A nurse is caring for a client who is postoperative following a cesarean birth. Which of the following findings should the nurse report to the provider?
- A. The client reports pain at the incision site.
- B. The client's temperature is 38.5°C (101.3°F).
- C. The client has not voided in 6 hr.
- D. The client's lochia is moderate.
Correct Answer: B
Rationale: A temperature of 38.5°C suggests infection, requiring reporting. Pain, delayed voiding, and moderate lochia are expected or less urgent.
You may also like to solve these questions
A nurse is assisting with the admission of a client who has varicella zoster. Which of the following interventions should the nurse plan to implement?
- A. Administer aspirin if the client develops a fever.
- B. Initiate contact precautions for the client.
- C. Assign the client to a negative-pressure airflow room.
- D. Have visitors remain at least 0.91 m (3 feet. away from the client.
Correct Answer: C
Rationale: Varicella requires airborne precautions, including a negative-pressure room, to prevent spread. Aspirin risks Reye's syndrome, contact precautions alone are insufficient, and distance doesn't replace airborne measures.
A nurse is caring for a client who is receiving IV vancomycin. Which of the following findings should the nurse report to the provider?
- A. The client reports mild itching.
- B. The client's urine output is 40 mL/hr.
- C. The client's infusion site is red and warm.
- D. The client's blood pressure is 130/80 mm Hg.
Correct Answer: C
Rationale: Redness and warmth at the infusion site suggest phlebitis or infiltration, requiring reporting. Itching, normal urine output, and stable BP are less concerning.
A nurse is caring for a client who is postoperative following a TURP. Which of the following findings should the nurse report to the provider?
- A. The client reports a frequent urge to urinate.
- B. The client's urine is pink-tinged.
- C. The client's bladder irrigation fluid is clear.
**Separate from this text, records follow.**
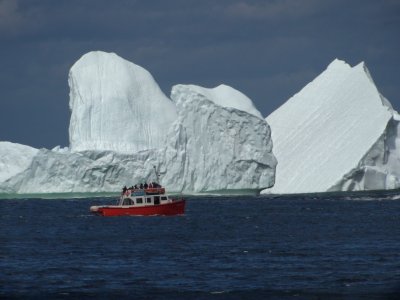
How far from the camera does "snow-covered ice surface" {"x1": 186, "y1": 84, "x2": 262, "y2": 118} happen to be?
218 feet

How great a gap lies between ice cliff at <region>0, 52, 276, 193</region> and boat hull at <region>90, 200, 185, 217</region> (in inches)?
478

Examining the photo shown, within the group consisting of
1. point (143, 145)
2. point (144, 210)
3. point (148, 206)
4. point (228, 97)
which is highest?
point (228, 97)

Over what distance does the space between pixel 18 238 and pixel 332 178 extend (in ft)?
109

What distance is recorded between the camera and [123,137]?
221 feet

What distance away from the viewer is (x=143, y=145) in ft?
223

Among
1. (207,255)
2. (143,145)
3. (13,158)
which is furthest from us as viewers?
(13,158)

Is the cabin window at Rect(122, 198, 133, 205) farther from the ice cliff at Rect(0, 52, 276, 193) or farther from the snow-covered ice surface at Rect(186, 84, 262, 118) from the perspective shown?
the snow-covered ice surface at Rect(186, 84, 262, 118)

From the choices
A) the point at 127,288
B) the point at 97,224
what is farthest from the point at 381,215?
the point at 127,288

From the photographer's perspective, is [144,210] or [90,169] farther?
[90,169]

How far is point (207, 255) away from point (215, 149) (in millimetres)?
35000

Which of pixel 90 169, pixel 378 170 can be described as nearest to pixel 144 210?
pixel 90 169

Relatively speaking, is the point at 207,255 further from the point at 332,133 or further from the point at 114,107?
the point at 332,133

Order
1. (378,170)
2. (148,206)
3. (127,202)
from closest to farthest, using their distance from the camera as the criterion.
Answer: (148,206) → (127,202) → (378,170)

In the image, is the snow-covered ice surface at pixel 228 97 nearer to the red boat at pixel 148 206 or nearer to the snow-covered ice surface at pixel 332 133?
the snow-covered ice surface at pixel 332 133
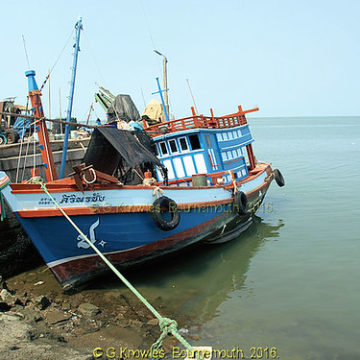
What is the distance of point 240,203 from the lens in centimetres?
1091

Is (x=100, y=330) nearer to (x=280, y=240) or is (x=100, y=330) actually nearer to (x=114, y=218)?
(x=114, y=218)

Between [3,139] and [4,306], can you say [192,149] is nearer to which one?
[4,306]

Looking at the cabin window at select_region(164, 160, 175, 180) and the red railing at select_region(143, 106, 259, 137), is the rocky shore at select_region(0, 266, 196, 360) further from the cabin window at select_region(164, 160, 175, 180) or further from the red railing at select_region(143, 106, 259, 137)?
the red railing at select_region(143, 106, 259, 137)

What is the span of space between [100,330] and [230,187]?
6.24m

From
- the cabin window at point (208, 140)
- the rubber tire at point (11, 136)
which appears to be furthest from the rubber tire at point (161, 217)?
the rubber tire at point (11, 136)

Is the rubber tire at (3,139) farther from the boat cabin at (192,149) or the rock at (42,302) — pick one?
the rock at (42,302)

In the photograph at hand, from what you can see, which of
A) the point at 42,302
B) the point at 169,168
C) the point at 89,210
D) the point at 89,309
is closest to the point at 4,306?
the point at 42,302

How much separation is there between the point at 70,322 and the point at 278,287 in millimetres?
4644

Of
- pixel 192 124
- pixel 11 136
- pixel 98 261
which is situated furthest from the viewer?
pixel 11 136

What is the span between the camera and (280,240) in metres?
11.5

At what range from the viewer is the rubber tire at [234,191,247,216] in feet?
35.8

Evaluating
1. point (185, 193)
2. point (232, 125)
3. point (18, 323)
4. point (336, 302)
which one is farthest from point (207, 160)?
point (18, 323)

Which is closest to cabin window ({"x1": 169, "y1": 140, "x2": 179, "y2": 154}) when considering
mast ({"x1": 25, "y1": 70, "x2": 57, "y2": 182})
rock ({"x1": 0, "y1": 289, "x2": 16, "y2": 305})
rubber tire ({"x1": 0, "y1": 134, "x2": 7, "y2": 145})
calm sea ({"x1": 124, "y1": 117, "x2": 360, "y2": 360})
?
calm sea ({"x1": 124, "y1": 117, "x2": 360, "y2": 360})

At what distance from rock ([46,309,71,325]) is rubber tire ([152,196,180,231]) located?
2693 mm
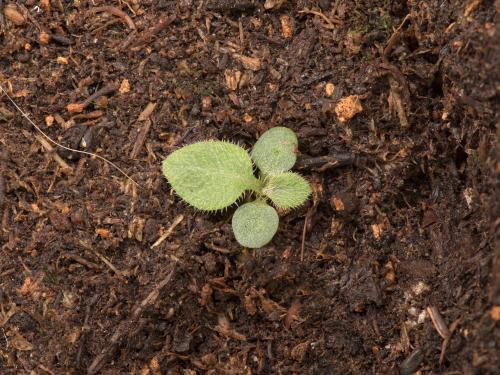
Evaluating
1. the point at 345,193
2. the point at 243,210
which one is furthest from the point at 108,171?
the point at 345,193

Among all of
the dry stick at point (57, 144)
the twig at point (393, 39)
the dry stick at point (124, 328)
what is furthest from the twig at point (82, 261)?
the twig at point (393, 39)

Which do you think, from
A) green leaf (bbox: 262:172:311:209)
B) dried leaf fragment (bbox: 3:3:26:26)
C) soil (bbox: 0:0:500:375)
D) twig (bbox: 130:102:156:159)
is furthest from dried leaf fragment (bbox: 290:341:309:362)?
dried leaf fragment (bbox: 3:3:26:26)

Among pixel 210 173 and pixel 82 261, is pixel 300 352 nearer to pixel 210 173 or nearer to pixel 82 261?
pixel 210 173

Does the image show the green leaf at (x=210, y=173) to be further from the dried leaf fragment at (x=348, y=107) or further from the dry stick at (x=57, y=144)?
the dried leaf fragment at (x=348, y=107)

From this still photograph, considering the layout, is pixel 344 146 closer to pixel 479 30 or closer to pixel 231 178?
pixel 231 178

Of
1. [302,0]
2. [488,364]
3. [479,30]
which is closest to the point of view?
[488,364]

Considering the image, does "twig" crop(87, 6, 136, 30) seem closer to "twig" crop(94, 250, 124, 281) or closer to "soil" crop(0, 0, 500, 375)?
"soil" crop(0, 0, 500, 375)

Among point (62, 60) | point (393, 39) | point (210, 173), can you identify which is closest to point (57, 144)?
point (62, 60)
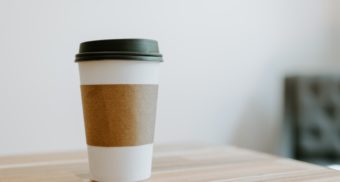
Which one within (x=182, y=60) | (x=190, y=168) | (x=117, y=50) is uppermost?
(x=117, y=50)

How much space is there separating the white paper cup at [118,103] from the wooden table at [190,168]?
69 mm

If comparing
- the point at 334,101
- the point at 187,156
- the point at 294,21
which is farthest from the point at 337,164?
the point at 187,156

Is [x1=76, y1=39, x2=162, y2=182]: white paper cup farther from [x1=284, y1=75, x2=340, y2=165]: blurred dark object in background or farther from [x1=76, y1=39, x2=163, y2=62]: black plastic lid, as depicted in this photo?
[x1=284, y1=75, x2=340, y2=165]: blurred dark object in background

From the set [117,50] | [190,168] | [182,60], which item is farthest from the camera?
[182,60]

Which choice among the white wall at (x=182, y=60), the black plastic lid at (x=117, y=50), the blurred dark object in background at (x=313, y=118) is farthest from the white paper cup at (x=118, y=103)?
the blurred dark object in background at (x=313, y=118)

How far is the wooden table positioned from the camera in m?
0.60

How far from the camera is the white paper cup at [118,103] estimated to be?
508mm

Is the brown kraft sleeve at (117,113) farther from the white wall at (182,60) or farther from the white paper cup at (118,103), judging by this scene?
the white wall at (182,60)

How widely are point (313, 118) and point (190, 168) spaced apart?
1.14 meters

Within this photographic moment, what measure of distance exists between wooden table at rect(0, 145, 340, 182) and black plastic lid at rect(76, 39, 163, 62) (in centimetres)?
20

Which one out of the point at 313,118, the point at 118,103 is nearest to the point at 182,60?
the point at 313,118

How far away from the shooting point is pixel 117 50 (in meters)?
0.50

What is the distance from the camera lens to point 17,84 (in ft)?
4.32

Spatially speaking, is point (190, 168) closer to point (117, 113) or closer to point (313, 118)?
point (117, 113)
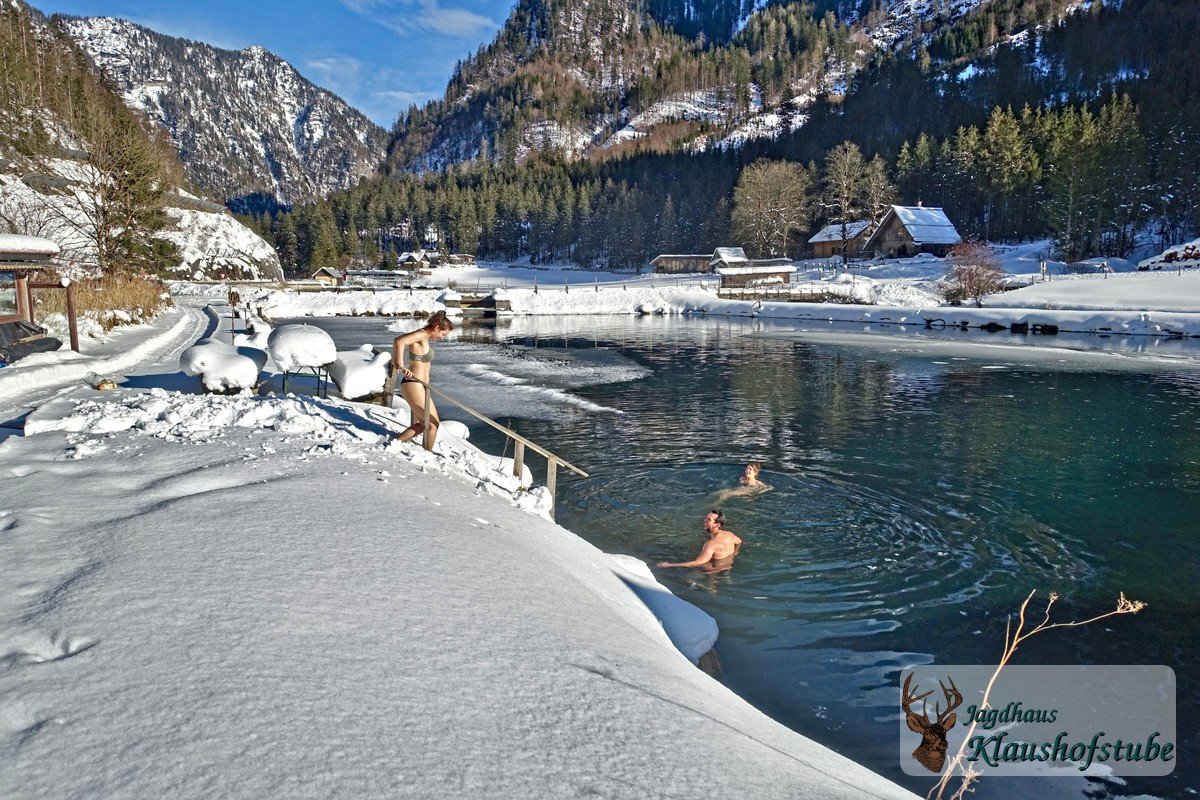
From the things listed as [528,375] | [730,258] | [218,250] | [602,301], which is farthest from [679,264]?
→ [528,375]

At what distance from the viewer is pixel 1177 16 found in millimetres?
123125

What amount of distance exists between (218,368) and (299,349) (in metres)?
1.55

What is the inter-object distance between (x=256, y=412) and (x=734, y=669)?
23.3ft

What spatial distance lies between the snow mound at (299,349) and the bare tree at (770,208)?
8147 cm

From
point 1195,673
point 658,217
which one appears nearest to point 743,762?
point 1195,673

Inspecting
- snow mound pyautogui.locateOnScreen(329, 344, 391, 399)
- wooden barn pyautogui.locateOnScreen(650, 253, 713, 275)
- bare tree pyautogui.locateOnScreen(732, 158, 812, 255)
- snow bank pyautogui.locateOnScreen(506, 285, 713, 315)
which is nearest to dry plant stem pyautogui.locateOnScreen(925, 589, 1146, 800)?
snow mound pyautogui.locateOnScreen(329, 344, 391, 399)

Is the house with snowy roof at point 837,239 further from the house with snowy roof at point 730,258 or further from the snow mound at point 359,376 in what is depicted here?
the snow mound at point 359,376

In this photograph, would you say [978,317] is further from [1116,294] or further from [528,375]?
[528,375]

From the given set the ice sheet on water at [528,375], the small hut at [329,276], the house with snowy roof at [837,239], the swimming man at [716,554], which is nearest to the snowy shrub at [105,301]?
the ice sheet on water at [528,375]

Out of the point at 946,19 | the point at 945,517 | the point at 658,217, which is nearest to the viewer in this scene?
the point at 945,517

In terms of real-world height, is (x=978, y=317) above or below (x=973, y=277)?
below

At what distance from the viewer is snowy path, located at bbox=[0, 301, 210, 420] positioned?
10859 mm

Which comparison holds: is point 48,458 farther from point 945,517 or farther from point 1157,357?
point 1157,357

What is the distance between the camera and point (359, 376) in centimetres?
1318
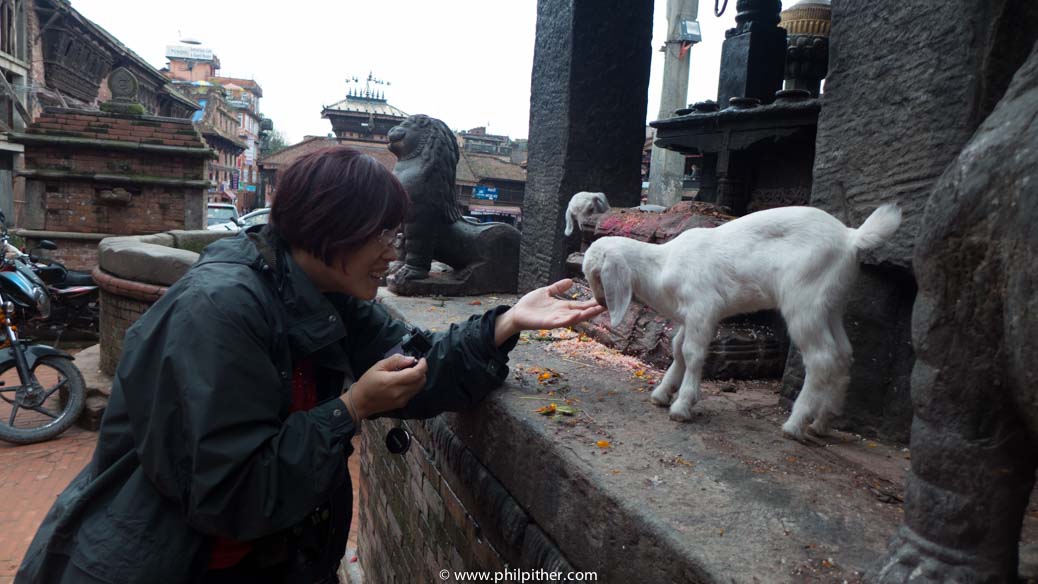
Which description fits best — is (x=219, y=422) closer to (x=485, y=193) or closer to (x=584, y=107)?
(x=584, y=107)

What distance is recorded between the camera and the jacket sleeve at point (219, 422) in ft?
4.65

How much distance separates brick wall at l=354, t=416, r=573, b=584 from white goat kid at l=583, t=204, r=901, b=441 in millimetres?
641

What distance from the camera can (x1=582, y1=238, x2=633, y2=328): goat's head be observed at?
2.00 m

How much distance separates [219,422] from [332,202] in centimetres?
63

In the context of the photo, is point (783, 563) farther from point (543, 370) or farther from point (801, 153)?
point (801, 153)

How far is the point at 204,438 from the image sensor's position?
1.41 meters

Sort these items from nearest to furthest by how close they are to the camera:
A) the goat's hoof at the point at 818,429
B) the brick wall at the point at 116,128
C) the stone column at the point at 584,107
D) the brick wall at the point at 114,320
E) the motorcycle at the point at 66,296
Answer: the goat's hoof at the point at 818,429, the stone column at the point at 584,107, the brick wall at the point at 114,320, the motorcycle at the point at 66,296, the brick wall at the point at 116,128

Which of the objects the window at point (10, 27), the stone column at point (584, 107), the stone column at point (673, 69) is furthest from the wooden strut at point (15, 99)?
the stone column at point (584, 107)

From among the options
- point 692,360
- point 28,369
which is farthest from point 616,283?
point 28,369

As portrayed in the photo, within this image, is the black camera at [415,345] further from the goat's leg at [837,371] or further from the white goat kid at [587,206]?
the white goat kid at [587,206]

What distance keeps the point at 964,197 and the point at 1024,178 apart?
0.32ft

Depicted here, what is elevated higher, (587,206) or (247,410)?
(587,206)

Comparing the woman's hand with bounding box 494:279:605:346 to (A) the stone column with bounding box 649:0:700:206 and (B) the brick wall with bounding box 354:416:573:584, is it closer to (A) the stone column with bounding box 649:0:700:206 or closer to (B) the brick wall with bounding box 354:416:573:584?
(B) the brick wall with bounding box 354:416:573:584

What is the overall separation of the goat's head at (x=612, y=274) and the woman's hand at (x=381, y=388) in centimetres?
62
- D. The client's urine output contains large clots.
Correct Answer: D
Rationale: Large clots in urine suggest hemorrhage, requiring immediate reporting. Urge to urinate, pink-tinged urine, and clear irrigation fluid are expected post-TURP.
A nurse is reinforcing teaching with a client who has a new prescription for amoxicillin. Which of the following instructions should the nurse include?
- A. Take this medication with an antacid to prevent stomach upset.
- B. You might experience diarrhea while taking this medication.
- C. You need to refrigerate this medication.
- D. You should stop taking this medication if you feel better.
Correct Answer: B
Rationale: Amoxicillin can cause diarrhea, a common side effect. Antacids aren't needed, refrigeration depends on form, and stopping early risks resistance.
A nurse is caring for a client who is postoperative following a craniotomy. Which of the following actions should the nurse take?
- A. Position the client flat in bed.
- B. Monitor the client's neurological status every 2 hr.
- C. Encourage the client to cough vigorously.
- D. Administer a stool softener as needed.
Correct Answer: B
Rationale: Frequent neurological checks detect complications like increased intracranial pressure early. Flat positioning risks pressure, vigorous coughing is avoided, and stool softeners prevent straining.